ClawSweeper is interesting because it points at a real problem: issue and pull request backlogs get noisy, and maintainers need help separating stale work from things that deserve attention.

The tempting version is also the dangerous one: give an agent a GitHub token, let it read the backlog, and let it comment, close, or mutate state automatically. That may be fine for a disposable repo. It is not where I want the first useful product boundary to live.

The useful product is not an auto-closer. It is a proposal ledger that makes review cheaper without moving authority away from the operator.

The product shape

The version I want is small and boring on purpose. Hermes can snapshot issues and pull requests into a local ledger, classify them with conservative safety gates, ask a model for bounded proposals, and produce a compact report. Nothing is written back to GitHub.

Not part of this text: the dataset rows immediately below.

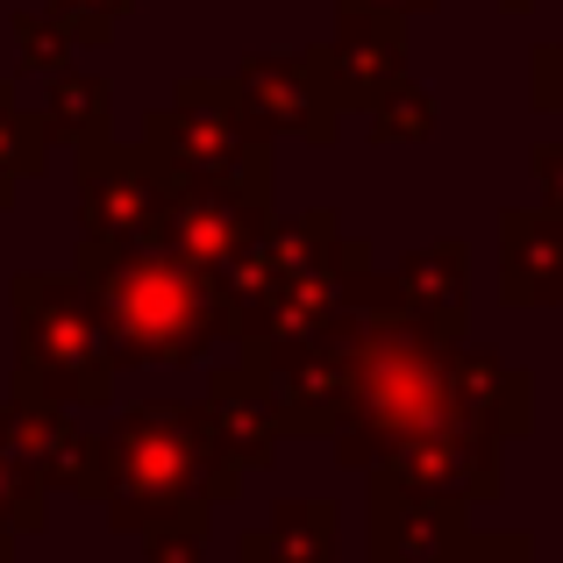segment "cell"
<instances>
[{
  "label": "cell",
  "mask_w": 563,
  "mask_h": 563,
  "mask_svg": "<svg viewBox=\"0 0 563 563\" xmlns=\"http://www.w3.org/2000/svg\"><path fill=\"white\" fill-rule=\"evenodd\" d=\"M43 114H29V108H14V93L0 86V192H8V179H22V172H36L43 165Z\"/></svg>",
  "instance_id": "obj_4"
},
{
  "label": "cell",
  "mask_w": 563,
  "mask_h": 563,
  "mask_svg": "<svg viewBox=\"0 0 563 563\" xmlns=\"http://www.w3.org/2000/svg\"><path fill=\"white\" fill-rule=\"evenodd\" d=\"M536 93L542 100H563V36L536 51Z\"/></svg>",
  "instance_id": "obj_7"
},
{
  "label": "cell",
  "mask_w": 563,
  "mask_h": 563,
  "mask_svg": "<svg viewBox=\"0 0 563 563\" xmlns=\"http://www.w3.org/2000/svg\"><path fill=\"white\" fill-rule=\"evenodd\" d=\"M321 65H329V79L343 86L350 100H372L378 86L399 79V22H378V14L343 8V22H335V43L321 51Z\"/></svg>",
  "instance_id": "obj_2"
},
{
  "label": "cell",
  "mask_w": 563,
  "mask_h": 563,
  "mask_svg": "<svg viewBox=\"0 0 563 563\" xmlns=\"http://www.w3.org/2000/svg\"><path fill=\"white\" fill-rule=\"evenodd\" d=\"M343 8H357V14H378V22H407V14L435 8V0H343Z\"/></svg>",
  "instance_id": "obj_8"
},
{
  "label": "cell",
  "mask_w": 563,
  "mask_h": 563,
  "mask_svg": "<svg viewBox=\"0 0 563 563\" xmlns=\"http://www.w3.org/2000/svg\"><path fill=\"white\" fill-rule=\"evenodd\" d=\"M43 129L93 143L100 129H108V86L86 79V71H57V79H51V100H43Z\"/></svg>",
  "instance_id": "obj_3"
},
{
  "label": "cell",
  "mask_w": 563,
  "mask_h": 563,
  "mask_svg": "<svg viewBox=\"0 0 563 563\" xmlns=\"http://www.w3.org/2000/svg\"><path fill=\"white\" fill-rule=\"evenodd\" d=\"M14 51H22L29 71H51V79H57V71L71 65V29L57 22L51 8H43V14H14Z\"/></svg>",
  "instance_id": "obj_5"
},
{
  "label": "cell",
  "mask_w": 563,
  "mask_h": 563,
  "mask_svg": "<svg viewBox=\"0 0 563 563\" xmlns=\"http://www.w3.org/2000/svg\"><path fill=\"white\" fill-rule=\"evenodd\" d=\"M321 51H300V57H250L243 79L229 86L235 108L250 122H278V129H307L321 136Z\"/></svg>",
  "instance_id": "obj_1"
},
{
  "label": "cell",
  "mask_w": 563,
  "mask_h": 563,
  "mask_svg": "<svg viewBox=\"0 0 563 563\" xmlns=\"http://www.w3.org/2000/svg\"><path fill=\"white\" fill-rule=\"evenodd\" d=\"M51 14L71 29V43H108L114 22L129 14V0H51Z\"/></svg>",
  "instance_id": "obj_6"
},
{
  "label": "cell",
  "mask_w": 563,
  "mask_h": 563,
  "mask_svg": "<svg viewBox=\"0 0 563 563\" xmlns=\"http://www.w3.org/2000/svg\"><path fill=\"white\" fill-rule=\"evenodd\" d=\"M507 8H528V0H507Z\"/></svg>",
  "instance_id": "obj_9"
}]
</instances>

That gives the operator a review surface instead of another autonomous system to supervise. The model can help read, summarize, and suggest. The operator still decides what happens.

What made the cut

The first rule is simple: eligible does not mean safe to close. It means eligible for human review.

The workflow

The current operator loop is:

snapshot --include-body --comment-limit N → propose-model --limit N → report

The snapshot step captures the current issue or pull request metadata, body, and bounded recent comments. The proposal step uses a constrained model command with no tools and one turn. The report step gives the operator a compact table with safety status, context availability, proposal decisions, and confidence.

That is enough to answer the useful product question: did this help the operator make a better decision faster?

Why body context mattered

The first model-backed run behaved correctly but conservatively. With only titles and metadata, it mostly said: inspect the issue body before deciding. That was the right answer, but not a very useful product.

Adding bounded body and comment intake changed the quality of the proposals. The model could reference the actual claim in the issue, explain what would need verification, and recommend the next operator step without pretending it had enough evidence to close anything.

The bounded part matters. Long context is not a substitute for a product boundary. Capturing enough evidence to be useful, while marking truncation and preserving hashes, keeps the system reviewable.

What is deliberately missing

There is no GitHub mutation lane yet. No comments. No closes. No merges. No background agent deciding that old work should disappear.

That is not a missing feature. It is the safety architecture doing its job. The system needs a measured baseline first: run it on a few low-risk records, review every proposal, and see whether human agreement is high enough to justify the next layer.

The product lesson

AI automation gets more useful when it becomes more inspectable. The first product should not be an agent that acts like a maintainer. It should be a ledger that gives the maintainer better evidence, clearer proposals, and fewer tabs to juggle.

If that loop proves reliable, an apply lane can be added later with explicit approval, snapshot-hash checks, policy-hash checks, and narrow actions. If it does not prove reliable, nothing important was delegated to it.

That is the direction I like for Hermes: make delegation cheap, keep authority explicit, and let the operator see exactly why the machine suggested what it suggested.